> _Objetivo planteado A_: Resume en dos oraciones el texto que aparece a continuación.

Las carencias de esta propuesta, me hacen rememorar la excelente novela de otro narrador gallego: Alfredo Conde que en Romasanta. Memoria incierta del hombre lobo (2004, edición conjunta en gallego, español y ruso) acaba con  invenciones mágicas y pseudocientíficas de la licantropía y nos presenta a un “amadamado” asesino, el execrable “home do unto”, “home do saco”, el despiadado “sacamantecas” que mataba para hacerse rico traficando con la manteca que extraía de sus víctimas, grasa que solidificaba posteriormente y vendía a un farmacéutico del norte de Portugal.
Francisco Martínez Bouzas



David Monteagudo

Fragmento

“El retrato de Cándida fue pintado trece o catorce meses después de que apareciera muerta en la gándara Sarita la de Couceiro; y cinco antes de que encontraran, en el mismo lugar y con el mismo ensañamiento, el cuerpo de Rosalía de La Veiga, la cuñada de Cosme. El porqué de ese lapso de un año y medio entre la primera y la segunda víctima del lobishome, entre el primero y el segundo de sus orgasmos de sangre y de muerte, es algo que nunca podremos llegar a saber, y que resultaba cuando menos chocante a la luz de lo que vendría. Porque a partir de su segunda víctima, empezó a actuar puntualmente con cada luna llena, desatando una oleada de temor, de recelo y desconfianza que atenazó el valle y sus habitantes durante un interminable otoño de miedo y superstición. Pero ya anteriormente, cuando se supo que las dos mujeres habían muerto en idénticas circunstancias, cuando se conocieron algunos detalles escabrosos acerca del estado en que fueron hallados sus cuerpos, se empezó a hablar abiertamente de la posibilidad de que el autor de aquellos crímenes fuera un alobado: alguien que llevaba una vida normal -tal vez un vecino de la garganta- pero que se transformaba bajo el influjo de la luna llena y salía por los caminos a saciar torpemente su inaplazable necesidad de carne humana”.

> _Listado de datos_:
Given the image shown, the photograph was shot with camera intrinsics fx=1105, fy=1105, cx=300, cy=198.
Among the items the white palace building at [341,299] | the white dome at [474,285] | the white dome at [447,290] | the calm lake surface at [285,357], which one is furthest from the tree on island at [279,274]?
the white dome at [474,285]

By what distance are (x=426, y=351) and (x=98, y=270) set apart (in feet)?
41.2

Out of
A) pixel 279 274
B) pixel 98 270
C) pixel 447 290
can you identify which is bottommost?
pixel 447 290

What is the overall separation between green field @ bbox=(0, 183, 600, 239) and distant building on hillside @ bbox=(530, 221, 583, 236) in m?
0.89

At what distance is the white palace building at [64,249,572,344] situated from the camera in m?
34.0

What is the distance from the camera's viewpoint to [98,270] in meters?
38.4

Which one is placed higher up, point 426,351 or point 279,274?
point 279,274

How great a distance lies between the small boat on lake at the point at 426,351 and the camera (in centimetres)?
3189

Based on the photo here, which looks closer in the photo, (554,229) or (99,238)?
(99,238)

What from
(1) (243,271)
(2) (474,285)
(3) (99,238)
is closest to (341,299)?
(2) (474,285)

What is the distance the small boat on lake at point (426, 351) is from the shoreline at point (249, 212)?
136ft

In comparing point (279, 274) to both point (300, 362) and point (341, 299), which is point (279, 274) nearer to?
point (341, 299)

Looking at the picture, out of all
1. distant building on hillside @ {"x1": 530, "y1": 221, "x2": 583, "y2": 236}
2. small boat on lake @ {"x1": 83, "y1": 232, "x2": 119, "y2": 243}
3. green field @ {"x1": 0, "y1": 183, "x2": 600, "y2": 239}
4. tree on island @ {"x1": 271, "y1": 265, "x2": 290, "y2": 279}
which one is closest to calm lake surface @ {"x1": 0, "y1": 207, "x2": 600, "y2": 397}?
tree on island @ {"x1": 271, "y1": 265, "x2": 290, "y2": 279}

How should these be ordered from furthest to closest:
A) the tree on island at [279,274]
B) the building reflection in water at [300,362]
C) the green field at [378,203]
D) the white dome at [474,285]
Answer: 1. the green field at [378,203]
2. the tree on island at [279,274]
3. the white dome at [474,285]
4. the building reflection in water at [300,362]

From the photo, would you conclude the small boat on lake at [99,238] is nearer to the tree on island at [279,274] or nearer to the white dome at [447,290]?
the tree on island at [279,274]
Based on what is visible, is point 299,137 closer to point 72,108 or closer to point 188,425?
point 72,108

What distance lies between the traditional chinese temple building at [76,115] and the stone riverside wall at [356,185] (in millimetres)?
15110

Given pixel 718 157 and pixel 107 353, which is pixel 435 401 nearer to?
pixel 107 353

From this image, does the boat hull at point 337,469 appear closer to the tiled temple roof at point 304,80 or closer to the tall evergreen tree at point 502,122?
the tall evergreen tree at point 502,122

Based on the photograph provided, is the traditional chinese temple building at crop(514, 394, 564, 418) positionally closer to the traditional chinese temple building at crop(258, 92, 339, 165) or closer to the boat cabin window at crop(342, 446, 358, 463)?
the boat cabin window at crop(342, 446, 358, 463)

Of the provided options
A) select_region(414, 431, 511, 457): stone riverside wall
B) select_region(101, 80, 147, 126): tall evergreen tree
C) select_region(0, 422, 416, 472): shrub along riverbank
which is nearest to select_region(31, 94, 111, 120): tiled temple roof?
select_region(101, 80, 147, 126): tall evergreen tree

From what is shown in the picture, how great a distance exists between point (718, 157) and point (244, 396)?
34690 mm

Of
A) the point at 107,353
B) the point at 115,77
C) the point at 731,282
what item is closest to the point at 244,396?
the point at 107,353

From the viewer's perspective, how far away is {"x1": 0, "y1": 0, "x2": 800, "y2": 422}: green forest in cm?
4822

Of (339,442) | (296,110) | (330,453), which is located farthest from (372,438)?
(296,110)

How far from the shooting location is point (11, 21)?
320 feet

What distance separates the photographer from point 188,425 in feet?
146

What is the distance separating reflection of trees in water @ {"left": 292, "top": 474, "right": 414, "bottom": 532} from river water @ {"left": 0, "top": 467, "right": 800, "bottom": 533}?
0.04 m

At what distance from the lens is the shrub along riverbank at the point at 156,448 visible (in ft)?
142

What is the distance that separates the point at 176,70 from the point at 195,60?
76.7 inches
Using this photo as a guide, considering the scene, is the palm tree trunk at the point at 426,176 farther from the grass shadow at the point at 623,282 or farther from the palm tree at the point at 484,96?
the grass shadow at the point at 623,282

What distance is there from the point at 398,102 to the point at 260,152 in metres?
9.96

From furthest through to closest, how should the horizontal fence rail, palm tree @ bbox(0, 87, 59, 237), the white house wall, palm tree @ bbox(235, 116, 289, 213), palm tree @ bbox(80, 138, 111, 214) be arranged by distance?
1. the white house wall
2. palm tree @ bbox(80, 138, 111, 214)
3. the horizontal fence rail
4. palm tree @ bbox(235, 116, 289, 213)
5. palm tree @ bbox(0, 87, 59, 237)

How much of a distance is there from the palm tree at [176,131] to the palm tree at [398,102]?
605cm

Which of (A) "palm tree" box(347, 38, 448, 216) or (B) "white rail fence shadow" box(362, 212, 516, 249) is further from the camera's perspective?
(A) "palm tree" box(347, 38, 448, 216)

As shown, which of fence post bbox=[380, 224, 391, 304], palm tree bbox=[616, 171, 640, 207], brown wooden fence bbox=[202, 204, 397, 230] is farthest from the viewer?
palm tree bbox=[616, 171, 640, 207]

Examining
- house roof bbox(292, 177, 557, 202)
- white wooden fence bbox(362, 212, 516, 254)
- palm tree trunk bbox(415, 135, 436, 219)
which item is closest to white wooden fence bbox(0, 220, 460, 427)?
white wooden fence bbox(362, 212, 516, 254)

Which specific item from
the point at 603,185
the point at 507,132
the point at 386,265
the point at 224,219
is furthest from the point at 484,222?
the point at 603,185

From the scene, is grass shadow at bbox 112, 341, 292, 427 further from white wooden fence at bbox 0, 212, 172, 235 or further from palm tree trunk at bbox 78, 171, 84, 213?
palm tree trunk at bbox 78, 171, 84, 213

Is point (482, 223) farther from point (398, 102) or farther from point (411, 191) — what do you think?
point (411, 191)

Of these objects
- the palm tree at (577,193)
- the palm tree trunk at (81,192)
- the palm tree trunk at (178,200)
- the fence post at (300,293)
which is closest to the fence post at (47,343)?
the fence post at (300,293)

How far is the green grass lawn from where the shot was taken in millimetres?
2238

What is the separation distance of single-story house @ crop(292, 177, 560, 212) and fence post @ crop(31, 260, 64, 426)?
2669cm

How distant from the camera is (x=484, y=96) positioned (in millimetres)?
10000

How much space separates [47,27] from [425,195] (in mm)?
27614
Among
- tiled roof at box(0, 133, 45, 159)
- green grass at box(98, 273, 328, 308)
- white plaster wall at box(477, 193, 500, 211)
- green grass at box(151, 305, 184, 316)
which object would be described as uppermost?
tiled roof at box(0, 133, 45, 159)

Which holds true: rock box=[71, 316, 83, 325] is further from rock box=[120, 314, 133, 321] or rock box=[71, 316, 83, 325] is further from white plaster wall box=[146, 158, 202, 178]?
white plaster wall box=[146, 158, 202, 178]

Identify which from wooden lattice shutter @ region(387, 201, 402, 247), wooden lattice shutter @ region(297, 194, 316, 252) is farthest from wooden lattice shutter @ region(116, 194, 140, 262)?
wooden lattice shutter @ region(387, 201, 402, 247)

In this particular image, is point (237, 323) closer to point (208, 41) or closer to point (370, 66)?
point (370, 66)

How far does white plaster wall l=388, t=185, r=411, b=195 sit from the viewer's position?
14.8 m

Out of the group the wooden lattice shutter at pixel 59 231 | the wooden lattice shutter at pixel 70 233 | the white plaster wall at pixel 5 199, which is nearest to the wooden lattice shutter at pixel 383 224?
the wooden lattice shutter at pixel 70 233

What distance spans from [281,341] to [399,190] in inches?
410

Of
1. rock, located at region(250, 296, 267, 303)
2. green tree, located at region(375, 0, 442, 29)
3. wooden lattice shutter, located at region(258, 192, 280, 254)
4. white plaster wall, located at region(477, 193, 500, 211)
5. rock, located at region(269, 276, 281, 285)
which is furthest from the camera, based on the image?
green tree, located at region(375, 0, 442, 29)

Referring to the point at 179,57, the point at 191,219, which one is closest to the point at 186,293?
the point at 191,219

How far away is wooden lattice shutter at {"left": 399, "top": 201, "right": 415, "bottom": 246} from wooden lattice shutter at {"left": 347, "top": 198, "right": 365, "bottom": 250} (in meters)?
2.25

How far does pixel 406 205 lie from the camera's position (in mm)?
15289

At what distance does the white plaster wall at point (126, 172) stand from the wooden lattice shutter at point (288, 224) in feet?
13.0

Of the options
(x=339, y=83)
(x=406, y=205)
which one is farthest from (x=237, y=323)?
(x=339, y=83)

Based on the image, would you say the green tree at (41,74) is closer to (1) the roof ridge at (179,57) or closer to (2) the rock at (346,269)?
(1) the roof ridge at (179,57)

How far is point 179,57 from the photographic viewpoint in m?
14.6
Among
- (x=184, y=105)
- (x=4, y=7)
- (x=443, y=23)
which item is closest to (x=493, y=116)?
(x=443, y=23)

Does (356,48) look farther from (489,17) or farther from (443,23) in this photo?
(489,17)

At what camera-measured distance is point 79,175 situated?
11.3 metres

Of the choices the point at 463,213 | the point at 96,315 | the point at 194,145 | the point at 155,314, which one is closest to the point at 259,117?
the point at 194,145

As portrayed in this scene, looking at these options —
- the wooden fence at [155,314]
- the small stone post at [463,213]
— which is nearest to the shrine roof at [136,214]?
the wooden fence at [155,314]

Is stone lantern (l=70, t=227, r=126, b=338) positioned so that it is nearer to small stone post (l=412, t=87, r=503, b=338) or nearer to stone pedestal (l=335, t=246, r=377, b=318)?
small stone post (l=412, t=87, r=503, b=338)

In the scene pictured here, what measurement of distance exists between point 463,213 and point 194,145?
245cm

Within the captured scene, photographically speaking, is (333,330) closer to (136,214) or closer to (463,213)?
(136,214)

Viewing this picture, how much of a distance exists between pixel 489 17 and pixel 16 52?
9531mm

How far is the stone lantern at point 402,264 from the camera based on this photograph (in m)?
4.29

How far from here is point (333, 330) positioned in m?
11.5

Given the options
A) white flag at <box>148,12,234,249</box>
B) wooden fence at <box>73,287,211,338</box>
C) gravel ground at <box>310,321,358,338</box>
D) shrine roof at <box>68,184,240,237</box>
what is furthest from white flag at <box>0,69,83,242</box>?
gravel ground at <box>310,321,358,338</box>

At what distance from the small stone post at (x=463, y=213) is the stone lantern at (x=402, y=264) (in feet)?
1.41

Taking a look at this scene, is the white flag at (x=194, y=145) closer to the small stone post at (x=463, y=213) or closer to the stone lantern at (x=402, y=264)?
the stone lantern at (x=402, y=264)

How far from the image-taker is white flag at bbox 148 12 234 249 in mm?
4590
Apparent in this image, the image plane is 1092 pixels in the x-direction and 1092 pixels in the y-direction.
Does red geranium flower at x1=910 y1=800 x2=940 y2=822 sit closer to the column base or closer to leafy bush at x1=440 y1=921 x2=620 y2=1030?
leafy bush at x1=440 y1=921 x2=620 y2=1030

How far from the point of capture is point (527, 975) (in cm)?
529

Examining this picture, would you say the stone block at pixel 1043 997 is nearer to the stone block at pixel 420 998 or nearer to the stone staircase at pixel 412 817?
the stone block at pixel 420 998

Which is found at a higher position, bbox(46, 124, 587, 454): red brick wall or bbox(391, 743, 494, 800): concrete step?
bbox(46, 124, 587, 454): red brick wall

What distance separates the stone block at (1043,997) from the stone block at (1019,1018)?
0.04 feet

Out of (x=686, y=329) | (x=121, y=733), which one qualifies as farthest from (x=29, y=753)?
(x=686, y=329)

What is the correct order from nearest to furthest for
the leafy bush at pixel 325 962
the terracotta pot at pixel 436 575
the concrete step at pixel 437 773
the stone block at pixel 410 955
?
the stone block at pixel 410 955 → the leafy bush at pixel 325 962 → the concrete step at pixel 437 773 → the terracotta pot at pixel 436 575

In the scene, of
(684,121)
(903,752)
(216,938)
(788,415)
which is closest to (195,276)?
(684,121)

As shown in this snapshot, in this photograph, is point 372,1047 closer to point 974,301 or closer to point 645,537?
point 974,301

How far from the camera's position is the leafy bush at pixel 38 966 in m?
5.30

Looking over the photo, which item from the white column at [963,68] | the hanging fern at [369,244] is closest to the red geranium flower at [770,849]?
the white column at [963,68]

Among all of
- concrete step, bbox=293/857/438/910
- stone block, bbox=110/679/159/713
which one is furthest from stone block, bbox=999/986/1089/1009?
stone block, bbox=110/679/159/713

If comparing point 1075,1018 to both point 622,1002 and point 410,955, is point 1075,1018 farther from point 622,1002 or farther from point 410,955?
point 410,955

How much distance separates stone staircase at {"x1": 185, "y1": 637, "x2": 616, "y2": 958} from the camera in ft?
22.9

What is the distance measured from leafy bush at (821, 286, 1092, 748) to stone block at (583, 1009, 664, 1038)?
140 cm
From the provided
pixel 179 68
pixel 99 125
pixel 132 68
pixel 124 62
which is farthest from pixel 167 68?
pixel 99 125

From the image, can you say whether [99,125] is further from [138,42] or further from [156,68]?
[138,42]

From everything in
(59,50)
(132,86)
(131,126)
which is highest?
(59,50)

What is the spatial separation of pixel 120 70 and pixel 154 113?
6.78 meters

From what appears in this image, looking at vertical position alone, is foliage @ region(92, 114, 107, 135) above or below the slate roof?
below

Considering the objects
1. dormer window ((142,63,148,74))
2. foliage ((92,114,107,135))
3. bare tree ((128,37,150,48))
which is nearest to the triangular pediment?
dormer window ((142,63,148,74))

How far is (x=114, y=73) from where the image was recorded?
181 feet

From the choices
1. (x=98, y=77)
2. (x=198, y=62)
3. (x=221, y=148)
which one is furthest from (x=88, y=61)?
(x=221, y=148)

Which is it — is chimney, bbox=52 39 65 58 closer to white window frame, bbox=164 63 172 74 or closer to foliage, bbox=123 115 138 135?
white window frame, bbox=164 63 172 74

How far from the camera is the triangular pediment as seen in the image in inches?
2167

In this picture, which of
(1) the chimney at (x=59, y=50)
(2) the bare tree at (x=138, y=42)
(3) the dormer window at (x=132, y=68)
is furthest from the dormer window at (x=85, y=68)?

> _Objetivo planteado B_: Devuelve todas las líneas del listado que contienen la palabra "situated".

> _Solución propuesta A_: Las carencias de la propuesta comentada hacen rememorar la novela Romasanta. Memoria incierta del hombre lobo, de Alfredo Conde, que presenta a un asesino «sacamantecas» que mataba para hacerse rico vendiendo a un farmacéutico del norte de Portugal la grasa que extraía de sus víctimas. El fragmento cuenta que, tras aparecer muertas Sarita la de Couceiro y Rosalía de La Veiga en la gándara en idénticas circunstancias, se empezó a hablar de un alobado, alguien de vida normal que se transformaba bajo la luna llena, y que a partir de esa segunda víctima el lobishome actuó con cada luna llena.

> _Solución propuesta B_:
At what distance is the white palace building at [64,249,572,344] situated from the camera in m?
At what camera-measured distance is point 79,175 situated?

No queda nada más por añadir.